+++ Source records +++
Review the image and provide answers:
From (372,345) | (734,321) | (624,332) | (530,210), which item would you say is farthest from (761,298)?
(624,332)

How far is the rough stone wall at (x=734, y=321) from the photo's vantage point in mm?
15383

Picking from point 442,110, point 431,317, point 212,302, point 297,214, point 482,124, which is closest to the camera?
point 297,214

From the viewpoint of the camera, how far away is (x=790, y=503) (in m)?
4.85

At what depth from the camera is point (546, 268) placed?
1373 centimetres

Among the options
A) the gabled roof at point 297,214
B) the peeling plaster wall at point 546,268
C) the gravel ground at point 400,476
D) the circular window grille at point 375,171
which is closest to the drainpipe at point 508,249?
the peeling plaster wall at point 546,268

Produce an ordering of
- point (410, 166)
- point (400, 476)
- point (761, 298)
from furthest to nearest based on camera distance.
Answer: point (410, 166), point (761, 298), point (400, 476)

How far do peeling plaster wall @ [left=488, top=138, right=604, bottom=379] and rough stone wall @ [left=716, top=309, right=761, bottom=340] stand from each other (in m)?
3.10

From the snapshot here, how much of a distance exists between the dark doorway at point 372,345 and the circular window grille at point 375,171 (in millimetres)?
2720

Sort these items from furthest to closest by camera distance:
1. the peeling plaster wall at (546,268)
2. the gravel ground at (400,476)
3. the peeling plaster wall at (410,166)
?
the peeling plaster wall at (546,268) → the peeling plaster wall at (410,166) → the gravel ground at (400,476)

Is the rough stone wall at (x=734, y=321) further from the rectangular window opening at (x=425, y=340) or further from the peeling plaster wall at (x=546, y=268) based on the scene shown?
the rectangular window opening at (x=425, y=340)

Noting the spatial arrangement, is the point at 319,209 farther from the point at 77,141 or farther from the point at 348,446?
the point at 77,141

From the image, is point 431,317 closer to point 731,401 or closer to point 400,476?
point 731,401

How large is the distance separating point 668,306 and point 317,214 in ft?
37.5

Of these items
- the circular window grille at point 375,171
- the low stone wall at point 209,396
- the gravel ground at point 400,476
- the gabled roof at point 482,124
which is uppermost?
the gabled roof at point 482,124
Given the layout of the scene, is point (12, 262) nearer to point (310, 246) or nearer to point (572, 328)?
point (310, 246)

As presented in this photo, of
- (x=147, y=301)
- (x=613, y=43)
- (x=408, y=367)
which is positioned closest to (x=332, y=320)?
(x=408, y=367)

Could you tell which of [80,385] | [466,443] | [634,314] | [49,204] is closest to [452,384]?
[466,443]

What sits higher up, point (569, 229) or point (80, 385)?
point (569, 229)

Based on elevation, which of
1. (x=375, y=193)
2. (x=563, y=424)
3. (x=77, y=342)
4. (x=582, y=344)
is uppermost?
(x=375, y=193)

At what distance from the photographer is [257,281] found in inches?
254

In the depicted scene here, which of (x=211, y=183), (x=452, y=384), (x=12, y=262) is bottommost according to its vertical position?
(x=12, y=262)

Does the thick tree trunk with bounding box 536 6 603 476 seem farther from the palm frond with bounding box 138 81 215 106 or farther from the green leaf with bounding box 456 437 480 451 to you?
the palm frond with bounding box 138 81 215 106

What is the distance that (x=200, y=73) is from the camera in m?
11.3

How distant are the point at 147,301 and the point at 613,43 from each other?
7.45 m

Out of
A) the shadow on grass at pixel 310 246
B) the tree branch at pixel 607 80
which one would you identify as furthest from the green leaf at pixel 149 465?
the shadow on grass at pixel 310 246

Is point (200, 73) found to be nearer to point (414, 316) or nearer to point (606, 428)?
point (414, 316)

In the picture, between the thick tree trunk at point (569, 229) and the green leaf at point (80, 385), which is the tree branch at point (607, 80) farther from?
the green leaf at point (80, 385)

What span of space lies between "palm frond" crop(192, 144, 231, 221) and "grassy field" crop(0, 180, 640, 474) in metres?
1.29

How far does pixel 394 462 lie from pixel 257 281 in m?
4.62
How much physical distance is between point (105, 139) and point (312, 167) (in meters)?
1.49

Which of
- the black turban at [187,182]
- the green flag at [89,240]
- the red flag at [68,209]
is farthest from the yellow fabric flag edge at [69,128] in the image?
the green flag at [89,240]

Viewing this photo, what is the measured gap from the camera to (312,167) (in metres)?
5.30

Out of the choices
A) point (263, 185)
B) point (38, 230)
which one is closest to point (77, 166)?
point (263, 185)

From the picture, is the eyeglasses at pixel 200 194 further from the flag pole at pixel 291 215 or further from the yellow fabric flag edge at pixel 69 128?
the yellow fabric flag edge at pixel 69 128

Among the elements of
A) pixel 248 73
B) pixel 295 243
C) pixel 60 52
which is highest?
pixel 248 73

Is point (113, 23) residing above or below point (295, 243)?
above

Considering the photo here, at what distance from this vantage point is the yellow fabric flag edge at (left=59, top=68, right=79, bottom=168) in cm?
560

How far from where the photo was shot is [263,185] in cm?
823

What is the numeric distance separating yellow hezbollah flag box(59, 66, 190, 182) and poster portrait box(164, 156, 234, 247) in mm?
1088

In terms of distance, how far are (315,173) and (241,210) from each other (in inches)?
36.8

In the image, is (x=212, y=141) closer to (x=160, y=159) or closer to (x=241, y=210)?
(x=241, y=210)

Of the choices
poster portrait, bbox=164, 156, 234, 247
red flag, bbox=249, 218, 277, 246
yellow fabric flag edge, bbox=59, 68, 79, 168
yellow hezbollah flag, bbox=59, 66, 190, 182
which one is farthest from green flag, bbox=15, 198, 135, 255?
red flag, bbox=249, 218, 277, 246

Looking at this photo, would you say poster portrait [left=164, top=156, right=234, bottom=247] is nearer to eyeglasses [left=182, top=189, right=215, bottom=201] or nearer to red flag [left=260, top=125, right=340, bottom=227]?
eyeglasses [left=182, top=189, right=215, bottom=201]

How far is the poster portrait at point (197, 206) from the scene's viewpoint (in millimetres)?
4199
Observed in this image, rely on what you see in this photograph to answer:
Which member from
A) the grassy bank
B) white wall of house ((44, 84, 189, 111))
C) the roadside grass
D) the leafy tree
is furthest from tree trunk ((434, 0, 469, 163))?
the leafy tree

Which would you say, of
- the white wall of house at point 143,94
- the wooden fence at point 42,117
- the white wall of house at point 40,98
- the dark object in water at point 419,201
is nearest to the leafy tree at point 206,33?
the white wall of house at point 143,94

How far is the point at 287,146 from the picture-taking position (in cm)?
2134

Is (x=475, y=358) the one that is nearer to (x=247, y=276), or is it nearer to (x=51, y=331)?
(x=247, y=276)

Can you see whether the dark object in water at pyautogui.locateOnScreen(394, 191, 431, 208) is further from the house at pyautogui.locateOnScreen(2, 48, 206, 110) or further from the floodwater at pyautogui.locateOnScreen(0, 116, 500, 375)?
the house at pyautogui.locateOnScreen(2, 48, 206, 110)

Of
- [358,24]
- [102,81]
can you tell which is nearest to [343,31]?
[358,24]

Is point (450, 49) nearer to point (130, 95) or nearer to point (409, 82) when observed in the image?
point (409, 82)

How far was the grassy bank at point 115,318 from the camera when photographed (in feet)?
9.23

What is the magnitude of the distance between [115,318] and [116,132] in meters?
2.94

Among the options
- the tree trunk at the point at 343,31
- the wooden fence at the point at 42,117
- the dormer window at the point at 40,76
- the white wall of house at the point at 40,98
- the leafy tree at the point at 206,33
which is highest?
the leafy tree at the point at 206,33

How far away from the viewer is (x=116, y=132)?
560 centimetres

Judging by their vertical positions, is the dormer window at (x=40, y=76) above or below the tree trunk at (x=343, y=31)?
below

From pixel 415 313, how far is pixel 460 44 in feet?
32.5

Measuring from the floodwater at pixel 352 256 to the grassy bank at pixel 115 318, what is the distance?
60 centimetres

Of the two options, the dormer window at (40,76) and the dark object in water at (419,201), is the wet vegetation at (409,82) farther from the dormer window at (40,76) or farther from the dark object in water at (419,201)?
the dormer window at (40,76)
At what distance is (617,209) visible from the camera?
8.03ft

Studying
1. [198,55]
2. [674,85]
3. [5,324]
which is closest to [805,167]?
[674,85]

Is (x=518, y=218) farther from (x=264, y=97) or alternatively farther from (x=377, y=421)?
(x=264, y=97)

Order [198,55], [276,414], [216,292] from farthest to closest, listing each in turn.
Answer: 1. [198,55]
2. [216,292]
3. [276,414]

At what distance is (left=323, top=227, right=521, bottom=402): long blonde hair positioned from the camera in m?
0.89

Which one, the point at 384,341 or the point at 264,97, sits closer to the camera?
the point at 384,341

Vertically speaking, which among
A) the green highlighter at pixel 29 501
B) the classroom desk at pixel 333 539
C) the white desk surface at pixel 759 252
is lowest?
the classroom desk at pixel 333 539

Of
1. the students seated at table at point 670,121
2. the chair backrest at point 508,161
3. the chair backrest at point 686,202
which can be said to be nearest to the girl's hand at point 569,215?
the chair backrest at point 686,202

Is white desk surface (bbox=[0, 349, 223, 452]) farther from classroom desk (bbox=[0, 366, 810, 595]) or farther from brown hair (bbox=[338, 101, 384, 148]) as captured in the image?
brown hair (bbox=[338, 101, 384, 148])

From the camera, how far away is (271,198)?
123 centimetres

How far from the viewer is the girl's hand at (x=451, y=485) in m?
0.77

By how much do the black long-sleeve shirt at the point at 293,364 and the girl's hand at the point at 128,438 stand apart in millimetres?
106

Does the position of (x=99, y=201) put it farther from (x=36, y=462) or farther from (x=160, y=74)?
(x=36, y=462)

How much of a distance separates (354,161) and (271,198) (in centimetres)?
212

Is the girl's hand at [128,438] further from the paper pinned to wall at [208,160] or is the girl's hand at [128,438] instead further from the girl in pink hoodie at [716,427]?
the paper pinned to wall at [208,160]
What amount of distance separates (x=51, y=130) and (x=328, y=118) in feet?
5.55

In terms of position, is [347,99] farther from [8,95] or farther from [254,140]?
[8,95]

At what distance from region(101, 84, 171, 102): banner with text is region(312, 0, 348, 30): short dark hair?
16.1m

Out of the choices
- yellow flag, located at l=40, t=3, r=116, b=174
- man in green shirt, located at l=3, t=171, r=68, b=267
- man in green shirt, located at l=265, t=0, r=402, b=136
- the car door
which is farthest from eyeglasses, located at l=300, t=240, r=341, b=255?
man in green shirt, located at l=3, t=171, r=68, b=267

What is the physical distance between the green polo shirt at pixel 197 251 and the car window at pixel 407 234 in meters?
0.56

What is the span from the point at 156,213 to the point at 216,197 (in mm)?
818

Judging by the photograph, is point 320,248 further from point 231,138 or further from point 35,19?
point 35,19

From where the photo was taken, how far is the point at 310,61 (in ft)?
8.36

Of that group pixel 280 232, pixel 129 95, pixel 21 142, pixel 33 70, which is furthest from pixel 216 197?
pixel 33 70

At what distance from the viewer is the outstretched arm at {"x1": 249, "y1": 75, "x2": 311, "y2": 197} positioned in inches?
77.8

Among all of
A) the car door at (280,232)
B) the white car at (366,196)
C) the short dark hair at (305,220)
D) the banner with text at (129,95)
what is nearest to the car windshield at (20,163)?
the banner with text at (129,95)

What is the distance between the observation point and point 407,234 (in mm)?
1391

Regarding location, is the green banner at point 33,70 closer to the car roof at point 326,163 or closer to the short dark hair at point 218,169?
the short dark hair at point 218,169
+++
Written exercise ▸
Copy out the rows word for word, beginning with the line containing "Order [198,55], [276,414], [216,292]" and continuing through the line containing "123 centimetres", both included.

Task result ▸
Order [198,55], [276,414], [216,292] from farthest to closest, listing each in turn.
Answer: 1. [198,55]
2. [216,292]
3. [276,414]

At what distance is (left=323, top=227, right=521, bottom=402): long blonde hair positioned from the camera in m?
0.89

Which one, the point at 384,341 or the point at 264,97, sits closer to the camera?
the point at 384,341

Vertically speaking, which among
A) the green highlighter at pixel 29 501
B) the classroom desk at pixel 333 539
C) the white desk surface at pixel 759 252
is lowest?
the classroom desk at pixel 333 539

Of
1. the students seated at table at point 670,121
2. the chair backrest at point 508,161
3. the chair backrest at point 686,202
which can be said to be nearest to the girl's hand at point 569,215?
the chair backrest at point 686,202

Is white desk surface (bbox=[0, 349, 223, 452]) farther from classroom desk (bbox=[0, 366, 810, 595]) or farther from brown hair (bbox=[338, 101, 384, 148]) as captured in the image?
brown hair (bbox=[338, 101, 384, 148])

From the camera, how far away is (271,198)?
123 centimetres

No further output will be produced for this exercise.